EXERCISE:
Repeat the listing below in full, exactly.

MATERIAL SHOWN:
###

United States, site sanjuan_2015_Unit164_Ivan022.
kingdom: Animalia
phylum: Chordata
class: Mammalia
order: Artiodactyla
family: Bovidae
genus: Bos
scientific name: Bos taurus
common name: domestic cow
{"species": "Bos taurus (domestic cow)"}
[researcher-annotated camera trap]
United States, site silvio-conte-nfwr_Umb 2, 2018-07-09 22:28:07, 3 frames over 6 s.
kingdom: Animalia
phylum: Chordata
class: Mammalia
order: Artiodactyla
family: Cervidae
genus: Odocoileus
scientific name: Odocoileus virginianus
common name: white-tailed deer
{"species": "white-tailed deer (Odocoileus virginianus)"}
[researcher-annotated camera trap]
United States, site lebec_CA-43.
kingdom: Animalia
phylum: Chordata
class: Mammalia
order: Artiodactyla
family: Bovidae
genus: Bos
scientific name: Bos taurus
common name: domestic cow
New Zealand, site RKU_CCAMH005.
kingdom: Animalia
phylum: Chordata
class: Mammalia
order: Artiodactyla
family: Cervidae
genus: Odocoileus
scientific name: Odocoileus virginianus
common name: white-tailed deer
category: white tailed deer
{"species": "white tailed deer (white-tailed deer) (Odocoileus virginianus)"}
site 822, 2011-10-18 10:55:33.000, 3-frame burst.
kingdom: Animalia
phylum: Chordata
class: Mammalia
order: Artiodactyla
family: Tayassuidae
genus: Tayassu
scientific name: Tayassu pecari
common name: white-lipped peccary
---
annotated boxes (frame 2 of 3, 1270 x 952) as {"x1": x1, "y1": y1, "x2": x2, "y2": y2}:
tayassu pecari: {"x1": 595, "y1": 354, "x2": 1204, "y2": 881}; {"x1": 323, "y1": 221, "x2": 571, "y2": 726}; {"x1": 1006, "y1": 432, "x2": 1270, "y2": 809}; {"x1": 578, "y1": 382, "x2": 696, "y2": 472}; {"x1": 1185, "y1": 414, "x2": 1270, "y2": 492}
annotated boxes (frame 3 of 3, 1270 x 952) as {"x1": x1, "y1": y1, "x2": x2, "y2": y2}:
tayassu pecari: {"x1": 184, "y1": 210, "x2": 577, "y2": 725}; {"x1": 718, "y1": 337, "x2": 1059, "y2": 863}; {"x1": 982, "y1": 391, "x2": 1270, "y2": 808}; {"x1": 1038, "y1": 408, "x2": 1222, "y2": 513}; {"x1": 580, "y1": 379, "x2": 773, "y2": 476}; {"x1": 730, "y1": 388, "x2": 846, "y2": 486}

###

ANSWER TO THIS PROBLEM:
United States, site sanjuan_2015_Unit164_Ivan022.
kingdom: Animalia
phylum: Chordata
class: Mammalia
order: Artiodactyla
family: Bovidae
genus: Bos
scientific name: Bos taurus
common name: domestic cow
{"species": "Bos taurus (domestic cow)"}
[researcher-annotated camera trap]
United States, site silvio-conte-nfwr_Umb 2, 2018-07-09 22:28:07, 3 frames over 6 s.
kingdom: Animalia
phylum: Chordata
class: Mammalia
order: Artiodactyla
family: Cervidae
genus: Odocoileus
scientific name: Odocoileus virginianus
common name: white-tailed deer
{"species": "white-tailed deer (Odocoileus virginianus)"}
[researcher-annotated camera trap]
United States, site lebec_CA-43.
kingdom: Animalia
phylum: Chordata
class: Mammalia
order: Artiodactyla
family: Bovidae
genus: Bos
scientific name: Bos taurus
common name: domestic cow
New Zealand, site RKU_CCAMH005.
kingdom: Animalia
phylum: Chordata
class: Mammalia
order: Artiodactyla
family: Cervidae
genus: Odocoileus
scientific name: Odocoileus virginianus
common name: white-tailed deer
category: white tailed deer
{"species": "white tailed deer (white-tailed deer) (Odocoileus virginianus)"}
site 822, 2011-10-18 10:55:33.000, 3-frame burst.
kingdom: Animalia
phylum: Chordata
class: Mammalia
order: Artiodactyla
family: Tayassuidae
genus: Tayassu
scientific name: Tayassu pecari
common name: white-lipped peccary
---
annotated boxes (frame 2 of 3, 1270 x 952) as {"x1": x1, "y1": y1, "x2": x2, "y2": y2}:
tayassu pecari: {"x1": 595, "y1": 354, "x2": 1204, "y2": 881}; {"x1": 323, "y1": 221, "x2": 571, "y2": 726}; {"x1": 1006, "y1": 432, "x2": 1270, "y2": 809}; {"x1": 578, "y1": 382, "x2": 696, "y2": 472}; {"x1": 1185, "y1": 414, "x2": 1270, "y2": 492}
annotated boxes (frame 3 of 3, 1270 x 952) as {"x1": x1, "y1": y1, "x2": x2, "y2": y2}:
tayassu pecari: {"x1": 184, "y1": 210, "x2": 577, "y2": 725}; {"x1": 718, "y1": 337, "x2": 1059, "y2": 863}; {"x1": 982, "y1": 391, "x2": 1270, "y2": 808}; {"x1": 1038, "y1": 408, "x2": 1222, "y2": 513}; {"x1": 580, "y1": 379, "x2": 773, "y2": 476}; {"x1": 730, "y1": 388, "x2": 846, "y2": 486}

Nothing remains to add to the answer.